What to do
Return the records below from the line containing "From where the camera" onward, exactly, through and including the last line.

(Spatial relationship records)
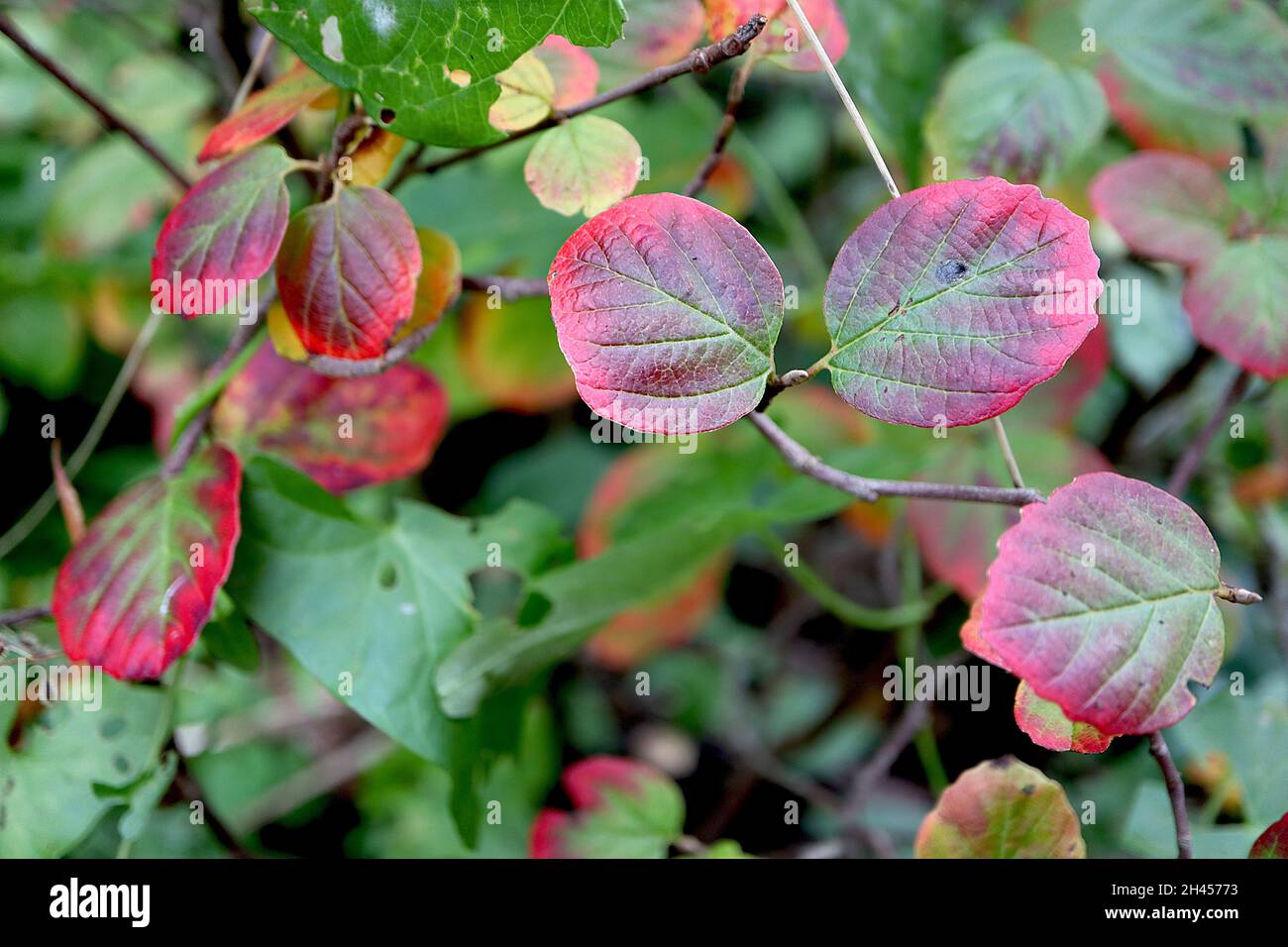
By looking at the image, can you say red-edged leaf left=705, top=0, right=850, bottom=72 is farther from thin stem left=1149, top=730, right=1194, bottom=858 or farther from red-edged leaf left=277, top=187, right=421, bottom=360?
thin stem left=1149, top=730, right=1194, bottom=858

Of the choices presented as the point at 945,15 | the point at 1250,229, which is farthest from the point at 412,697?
the point at 945,15

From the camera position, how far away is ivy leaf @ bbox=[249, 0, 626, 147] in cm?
51

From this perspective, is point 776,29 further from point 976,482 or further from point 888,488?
point 976,482

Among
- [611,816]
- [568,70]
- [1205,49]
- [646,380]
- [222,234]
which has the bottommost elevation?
[611,816]

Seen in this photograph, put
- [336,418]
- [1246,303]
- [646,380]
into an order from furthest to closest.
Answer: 1. [336,418]
2. [1246,303]
3. [646,380]

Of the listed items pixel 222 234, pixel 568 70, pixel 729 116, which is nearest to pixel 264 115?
pixel 222 234

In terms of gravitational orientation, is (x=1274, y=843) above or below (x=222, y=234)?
below

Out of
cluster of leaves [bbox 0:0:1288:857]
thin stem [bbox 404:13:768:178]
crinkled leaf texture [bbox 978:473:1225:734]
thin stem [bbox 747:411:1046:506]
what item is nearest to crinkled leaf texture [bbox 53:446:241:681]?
cluster of leaves [bbox 0:0:1288:857]

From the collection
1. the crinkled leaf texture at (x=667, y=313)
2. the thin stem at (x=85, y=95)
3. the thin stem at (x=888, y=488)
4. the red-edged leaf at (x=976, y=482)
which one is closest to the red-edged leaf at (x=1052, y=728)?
the thin stem at (x=888, y=488)

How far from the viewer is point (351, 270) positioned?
1.86 feet

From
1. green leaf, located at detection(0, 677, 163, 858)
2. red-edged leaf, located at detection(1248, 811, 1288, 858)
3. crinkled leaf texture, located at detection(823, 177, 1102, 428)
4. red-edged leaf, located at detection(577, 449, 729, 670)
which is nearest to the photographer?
crinkled leaf texture, located at detection(823, 177, 1102, 428)

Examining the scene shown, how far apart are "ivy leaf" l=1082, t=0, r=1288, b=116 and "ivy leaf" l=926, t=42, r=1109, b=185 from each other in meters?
0.07

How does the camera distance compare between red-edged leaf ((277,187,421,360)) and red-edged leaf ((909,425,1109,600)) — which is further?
red-edged leaf ((909,425,1109,600))

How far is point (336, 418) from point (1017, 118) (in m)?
0.63
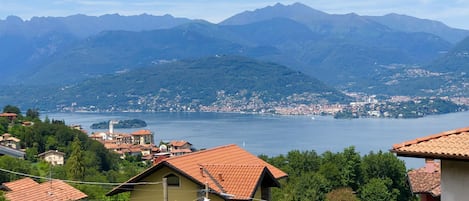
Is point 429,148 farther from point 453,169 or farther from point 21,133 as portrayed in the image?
point 21,133

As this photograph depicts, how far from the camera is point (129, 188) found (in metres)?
8.79

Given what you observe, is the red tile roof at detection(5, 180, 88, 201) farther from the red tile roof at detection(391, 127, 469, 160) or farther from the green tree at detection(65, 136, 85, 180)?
the green tree at detection(65, 136, 85, 180)

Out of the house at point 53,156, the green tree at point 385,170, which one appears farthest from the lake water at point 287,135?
the green tree at point 385,170

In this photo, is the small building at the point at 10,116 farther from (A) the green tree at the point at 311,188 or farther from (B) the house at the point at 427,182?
(B) the house at the point at 427,182

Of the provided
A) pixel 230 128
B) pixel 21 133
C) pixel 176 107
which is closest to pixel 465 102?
pixel 176 107

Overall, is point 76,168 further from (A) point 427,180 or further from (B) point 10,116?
(A) point 427,180

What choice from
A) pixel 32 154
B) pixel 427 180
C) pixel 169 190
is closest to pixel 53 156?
pixel 32 154

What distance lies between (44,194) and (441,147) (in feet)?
42.3

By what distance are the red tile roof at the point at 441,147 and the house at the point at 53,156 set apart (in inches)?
1665

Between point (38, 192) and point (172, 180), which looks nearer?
point (172, 180)

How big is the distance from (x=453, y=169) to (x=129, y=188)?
5.06 metres

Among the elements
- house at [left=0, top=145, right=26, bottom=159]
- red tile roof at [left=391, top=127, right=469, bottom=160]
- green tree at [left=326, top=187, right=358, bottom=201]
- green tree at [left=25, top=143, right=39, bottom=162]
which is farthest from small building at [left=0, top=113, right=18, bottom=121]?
red tile roof at [left=391, top=127, right=469, bottom=160]

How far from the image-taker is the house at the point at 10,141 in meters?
44.6

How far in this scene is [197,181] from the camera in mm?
8344
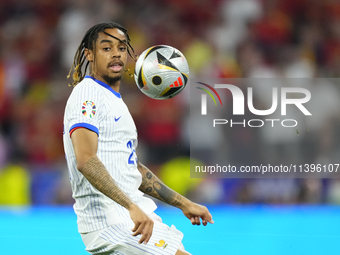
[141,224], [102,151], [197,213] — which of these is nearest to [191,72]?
[197,213]

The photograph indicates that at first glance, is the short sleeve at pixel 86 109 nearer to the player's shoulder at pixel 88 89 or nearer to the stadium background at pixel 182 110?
the player's shoulder at pixel 88 89

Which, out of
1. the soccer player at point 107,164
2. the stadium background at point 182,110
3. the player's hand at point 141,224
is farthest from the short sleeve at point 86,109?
the stadium background at point 182,110

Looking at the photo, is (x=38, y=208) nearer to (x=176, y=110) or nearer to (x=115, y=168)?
(x=176, y=110)

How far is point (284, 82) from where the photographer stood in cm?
761

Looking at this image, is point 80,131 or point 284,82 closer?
point 80,131

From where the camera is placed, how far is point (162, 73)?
3.30 m

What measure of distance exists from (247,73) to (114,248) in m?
5.74

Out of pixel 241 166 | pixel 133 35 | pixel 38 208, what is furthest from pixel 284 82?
pixel 38 208

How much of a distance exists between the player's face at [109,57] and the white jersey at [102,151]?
0.30 feet

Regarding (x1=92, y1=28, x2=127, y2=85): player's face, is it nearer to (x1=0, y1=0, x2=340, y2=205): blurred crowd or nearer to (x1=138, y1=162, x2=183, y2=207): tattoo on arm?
(x1=138, y1=162, x2=183, y2=207): tattoo on arm

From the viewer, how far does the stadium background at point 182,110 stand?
612cm

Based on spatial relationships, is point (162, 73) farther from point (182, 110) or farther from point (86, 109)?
point (182, 110)

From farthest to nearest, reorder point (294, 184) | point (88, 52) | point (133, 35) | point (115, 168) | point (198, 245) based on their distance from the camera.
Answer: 1. point (133, 35)
2. point (294, 184)
3. point (198, 245)
4. point (88, 52)
5. point (115, 168)

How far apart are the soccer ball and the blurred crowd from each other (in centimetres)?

Written solution
From where the camera is placed, how far is point (162, 73)?
3.30 m

What measure of distance exists from (247,73) to (114,248) in m?
5.74

Out of pixel 241 166 | pixel 133 35 | pixel 38 208, what is furthest from pixel 284 82?
pixel 38 208

How much of a distance exists between the player's face at [109,57] and the white jersey at [102,151]?
0.30 feet

Regarding (x1=92, y1=28, x2=127, y2=85): player's face, is it nearer to (x1=0, y1=0, x2=340, y2=205): blurred crowd or nearer to (x1=138, y1=162, x2=183, y2=207): tattoo on arm?
(x1=138, y1=162, x2=183, y2=207): tattoo on arm

From the viewer, how far does the stadium background at point 182,110 stand?
612cm

Based on spatial relationships, is point (162, 73) farther from point (182, 110) or farther from point (86, 109)?
point (182, 110)

From farthest to nearest, reorder point (294, 184) | point (88, 52) | point (133, 35) | point (115, 168) | point (198, 245) based on their distance from the camera.
Answer: 1. point (133, 35)
2. point (294, 184)
3. point (198, 245)
4. point (88, 52)
5. point (115, 168)

How far apart are the soccer ball and the blurred crowd from each other (in centimetres)?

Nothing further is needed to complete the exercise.